The reservoir in the central part of the Alberta portion of the Deep Basin Montney Trend yields the promise of a resource play that may be as extensive, productive and rich in liquids as the best portion of the Eagle Ford Shale in southern Texas. Various geological and petro-physical parameters are compared, along with initial production signatures to show the similarities with the liquids rich, Eagle Ford analog. Liquid and gas analyses are recombined at various, observed, condensate/gas ratios and subsequently input into a compositional simulation model. The extreme representations of these fluid characterizations, varying from rich gas to volatile oil, can be used to achieve comparable history matches of producing wells.
The reservoir fluid grades from a rich gas (50 Bbl/MMcf condensate) to a light crude system (3,350 scf/Bbl), from west to east, with a coincident rise in elevation of 100 m. There are no ‘traps" holding the fluid in place other than the very low permeability of the reservoir. Large flow potential gradients exist from the westerly, down-dip, gas rich portion of the reservoir, toward the easterly more liquids rich region. This dynamic liquid on top of gas situation is upside down relative to conventional trapped hydrocarbon deposits. It is the result of dissipation of hydrocarbons away from their point of source and the fact that the catagenesis process converts source materials preferentially to methane with increased depth and temperature. This situation is known to occur in a number of deep basin, over pressured, mixed hydrocarbon deposits in North America including the Montney, the Eagle Ford and the Utica.
Reservoir modeling is complicated by the need to initialize a model with lower density fluid underlying more dense fluid and with large potential gradients through the hydrocarbon column. This study illustrates a method used to establish the initial, dynamic as to geologic time, state of fluid distribution. It goes on to illustrate why conventional means of characterizing reservoir fluids are inappropriate due to the nature of the reservoir fluid distribution and, possibly, misleading. Fluids sampled from a point source, be it from a surface location or the bottom of a horizontal well’s vertical section, is not representative of the phase distribution along the entire horizontal well lateral. The 2,430 meter long, Montney horizontal lateral, located at 9–12–64–4W6M, straddles a transition zone that penetrates myriad hydrocarbon phases and compositions, the aggregate of which cannot be represented by a single phase envelope. These types of wells could be classified as either "Gas" or "Oil" if using conventional criteria, depending upon which liquid/gas ratio was used to recombine fluids. The usual, conventional, methods of classifying should therefore be discontinued for wells producing from deep-basin, over-pressured, mixed-hydrocarbon-saturated reservoirs.
Data from a detailed core analysis (61m core), and various re-combined fluid analyses, are used to achieve a history match of initial production data from the liquids rich Montney well producing within the Kakwa field. The compositional simulation model is used to run sensitivities on 1) liquid yields and corresponding re-combined reservoir fluid, 2) permeability modifications to the hydraulic fracture and stimulated reservoir volume (affecting fracture conductivity), and 3) quantities of reservoir gas that has migrated up-structure from the source, if necessary, to achieve comparable history matches.

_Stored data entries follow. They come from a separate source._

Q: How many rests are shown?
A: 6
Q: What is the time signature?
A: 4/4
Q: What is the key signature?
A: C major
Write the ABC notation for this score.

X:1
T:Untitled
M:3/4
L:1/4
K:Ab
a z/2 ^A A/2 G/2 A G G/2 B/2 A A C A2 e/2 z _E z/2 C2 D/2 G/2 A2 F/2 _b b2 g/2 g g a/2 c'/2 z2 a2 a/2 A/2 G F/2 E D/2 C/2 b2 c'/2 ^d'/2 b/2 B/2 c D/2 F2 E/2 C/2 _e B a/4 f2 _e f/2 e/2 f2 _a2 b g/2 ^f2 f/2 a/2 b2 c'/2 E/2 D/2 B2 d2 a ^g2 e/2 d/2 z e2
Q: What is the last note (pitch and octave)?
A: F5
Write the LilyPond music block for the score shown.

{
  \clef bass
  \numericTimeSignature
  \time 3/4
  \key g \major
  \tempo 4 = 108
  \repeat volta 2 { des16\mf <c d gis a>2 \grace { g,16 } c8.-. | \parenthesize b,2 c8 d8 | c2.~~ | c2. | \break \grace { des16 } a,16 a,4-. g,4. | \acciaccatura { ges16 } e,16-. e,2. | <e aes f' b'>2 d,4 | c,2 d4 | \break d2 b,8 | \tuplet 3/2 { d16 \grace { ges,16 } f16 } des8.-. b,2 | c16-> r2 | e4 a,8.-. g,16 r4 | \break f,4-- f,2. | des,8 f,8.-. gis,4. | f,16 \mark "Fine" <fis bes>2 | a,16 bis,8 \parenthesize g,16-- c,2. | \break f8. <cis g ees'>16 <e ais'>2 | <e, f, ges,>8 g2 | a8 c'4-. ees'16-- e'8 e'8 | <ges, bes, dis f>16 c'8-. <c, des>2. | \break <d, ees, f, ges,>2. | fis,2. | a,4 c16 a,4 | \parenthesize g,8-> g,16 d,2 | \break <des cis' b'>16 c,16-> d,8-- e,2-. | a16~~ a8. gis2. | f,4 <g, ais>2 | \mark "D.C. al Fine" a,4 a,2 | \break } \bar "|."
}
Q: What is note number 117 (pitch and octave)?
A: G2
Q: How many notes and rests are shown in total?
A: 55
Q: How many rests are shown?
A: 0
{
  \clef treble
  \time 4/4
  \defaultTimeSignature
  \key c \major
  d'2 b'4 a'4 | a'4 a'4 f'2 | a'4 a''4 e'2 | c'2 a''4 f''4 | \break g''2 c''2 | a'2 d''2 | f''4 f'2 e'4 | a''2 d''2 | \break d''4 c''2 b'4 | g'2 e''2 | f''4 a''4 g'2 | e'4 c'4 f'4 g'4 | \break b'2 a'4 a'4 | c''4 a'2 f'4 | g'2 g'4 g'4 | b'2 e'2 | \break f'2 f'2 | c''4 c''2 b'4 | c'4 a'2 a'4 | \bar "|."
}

The quantity of gas migration is controlled by invoking a miscible flood, 200 years prior to the beginning of well production and varying the permeability within high permeability streaks, or "fractures", to essentially replicate gas migration from the high temperature source in this unconventional reservoir. The "injector" and "producer" used at either end of the reservoir structure, in this model, are used to facilitate the movement of relatively small amounts of gas. The model is initialized, for the purpose of history matching (and forecasting), with a model that not only has a "fingering" distribution of phases and compositions, within the transition zone, but also represents the varying pressure gradients observed along the reservoir dip. Up-dip the pressure gradient approaches 10.5 kPa/m while the down-structure end of this reservoir yields gradients that exceed 13.5 kPa/m.
The ultimate purpose of this study is to show what geological conditions prevail within this particular area of the Montney play and why they make this the ideal location for liquids rich gas production. It will show how much detail is required (or not) to generate a representative forecast model or type curve. It will also attempt to quantify error bars associated with parameters typically defined for this purpose, particularly those related to the range of solution gas/oil ratios (or liquid yields) that generate comparable history matches. And finally, this study will show what impact the characterization of reservoir fluids may have on well spacing and reservoir development plans.